Histologically, schwannomas are composed of two prototypes of cell organization called Antoni A and Antoni B. The Antoni A region is a hypercellular zone with fusiform cells that have nuclei arranged in palisade forming parallel rows and producing the Verocay bodies. The Antoni B region is a hypocellular with a loose myxoid stroma that might exhibit degenerative features, such as cysts, calcifications, hemorrhages, hyalinization, and inflammatory infiltrate. It is not common for these degenerative aspects to evolve into malignant sarcomas with invasive behaviors and metastatic potential [21]. Immunohistochemistry shows that schwannoma cells tongue exhibits strong and diffuse nuclear and cytoplasmic S-100 protein expression and extensive nuclear SOX10. Other cellular markers associated with neuronal tumors are might be present such as E.N.E., vimentin, glycoprotein, SMA, desmin, and dimentin [21].

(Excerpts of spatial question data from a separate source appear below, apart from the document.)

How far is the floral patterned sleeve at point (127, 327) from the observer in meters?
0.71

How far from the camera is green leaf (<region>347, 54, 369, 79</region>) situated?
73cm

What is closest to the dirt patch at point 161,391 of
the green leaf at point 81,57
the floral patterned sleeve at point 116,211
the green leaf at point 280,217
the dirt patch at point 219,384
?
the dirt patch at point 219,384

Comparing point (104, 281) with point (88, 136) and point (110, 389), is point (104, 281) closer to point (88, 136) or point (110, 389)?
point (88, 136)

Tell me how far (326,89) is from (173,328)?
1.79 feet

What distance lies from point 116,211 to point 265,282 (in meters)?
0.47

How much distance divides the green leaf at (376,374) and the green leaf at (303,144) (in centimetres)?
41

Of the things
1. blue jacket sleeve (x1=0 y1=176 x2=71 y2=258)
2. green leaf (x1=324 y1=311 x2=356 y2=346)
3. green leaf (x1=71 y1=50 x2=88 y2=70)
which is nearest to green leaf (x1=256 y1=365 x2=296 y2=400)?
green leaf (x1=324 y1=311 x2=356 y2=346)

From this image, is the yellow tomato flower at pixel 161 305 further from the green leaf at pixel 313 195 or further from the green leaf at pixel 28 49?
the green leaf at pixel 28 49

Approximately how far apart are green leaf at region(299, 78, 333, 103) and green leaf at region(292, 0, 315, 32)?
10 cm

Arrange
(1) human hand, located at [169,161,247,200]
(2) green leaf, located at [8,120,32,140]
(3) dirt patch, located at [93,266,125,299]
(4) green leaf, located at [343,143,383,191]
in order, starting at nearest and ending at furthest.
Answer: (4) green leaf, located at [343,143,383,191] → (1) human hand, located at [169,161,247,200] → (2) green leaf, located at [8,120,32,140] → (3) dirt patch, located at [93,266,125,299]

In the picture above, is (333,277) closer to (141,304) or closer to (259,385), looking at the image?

Complete surgical excision is the main treatment modality. The transoral approach remains the most used. Other approaches were reported such as submandibular, suprahyoid pharyngotomy, trans-hyoid, and lip split approach [2]. Besides surgical approach, tongue base schwannoma presents another challenge regarding securing airways before surgery. Intubation might require the use of fibroscope or videolaryngoscope, but most importantly the hands of an experienced anesthesiologist. However, in some cases, transient tracheotomy might be performed.

Conclusion

Oral cavity schwannoma is rare, and the prevailing oral location is the tongue. This particular site holds many risks related to impact symptoms or to anesthesia and securing airways. We performed a trans-oral resection of a tongue base schwannoma using cold instrument. As the tumor is well encapsulated, this approach seems convenient and less invasive for complete surgical excision.